* **Ejercicio propuesto 1**: Filtra los registros y copia cada línea que contenga la palabra "flower".

Es esa la nota dominante en Reyes Huertas: la de su extremeñismo total, sin que por ello se caiga en el equívoco de que tales valores relativos le sustraigan al mensaje universal que subyace en todas sus obras.

Cuando se publica La sangre de la raza, se topa con un despectivo silencio de los sectores culteranos que repudian entonces los tintes pintorescos de la literatura localista, pero tal silencio se vio compensado con el indiscutible éxito en los ambientes populares; éxito que se ha querido explicar tanto como secuela de la trama sencilla y asequible del relato, como de la encarnación de sus personajes en el terruño por el que tanto amor siente y transfunde el autor, sin soslayar los dictados moralizantes tan del gusto tradicional en las estructuras de ese tiempo. Hay que añadir la importancia lingüística de su léxico: no se olvide que Reyes Huertas tuvo propósitos fallidos de publicar un Vocabulario extremeño; el recurso constante a las tradiciones y el folklore; a la exaltación y exultación por cuanto viene a valorizar y vigorizar el esquema social que tan acertadamente nos presenta y defiende y al que por entero se debe.

* **Registros**:
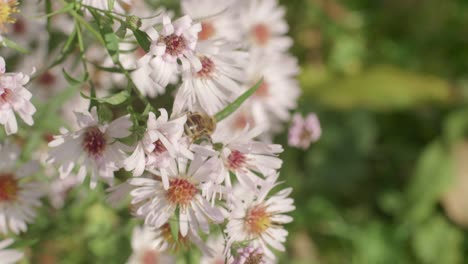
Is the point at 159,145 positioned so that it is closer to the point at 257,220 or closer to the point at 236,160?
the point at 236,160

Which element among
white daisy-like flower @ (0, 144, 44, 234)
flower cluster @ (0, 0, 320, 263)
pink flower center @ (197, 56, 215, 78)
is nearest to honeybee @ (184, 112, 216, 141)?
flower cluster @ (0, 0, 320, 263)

...

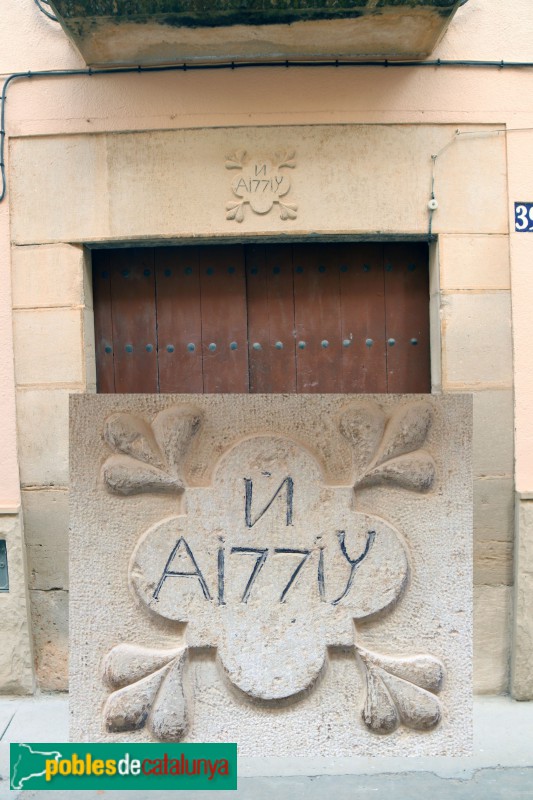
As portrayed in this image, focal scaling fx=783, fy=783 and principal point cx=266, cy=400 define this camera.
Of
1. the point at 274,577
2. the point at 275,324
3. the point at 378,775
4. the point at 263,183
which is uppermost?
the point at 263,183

* **Ejercicio propuesto 2**: Vuelve a escribir el fragmento del texto sobre Reyes Huertas que empieza en las palabras "Es esa la nota" y termina después de "todas sus obras.".

* **Respuesta escrita 1**:
white daisy-like flower @ (0, 144, 44, 234)
flower cluster @ (0, 0, 320, 263)
pink flower center @ (197, 56, 215, 78)
flower cluster @ (0, 0, 320, 263)

* **Respuesta escrita 2**:
Es esa la nota dominante en Reyes Huertas: la de su extremeñismo total, sin que por ello se caiga en el equívoco de que tales valores relativos le sustraigan al mensaje universal que subyace en todas sus obras.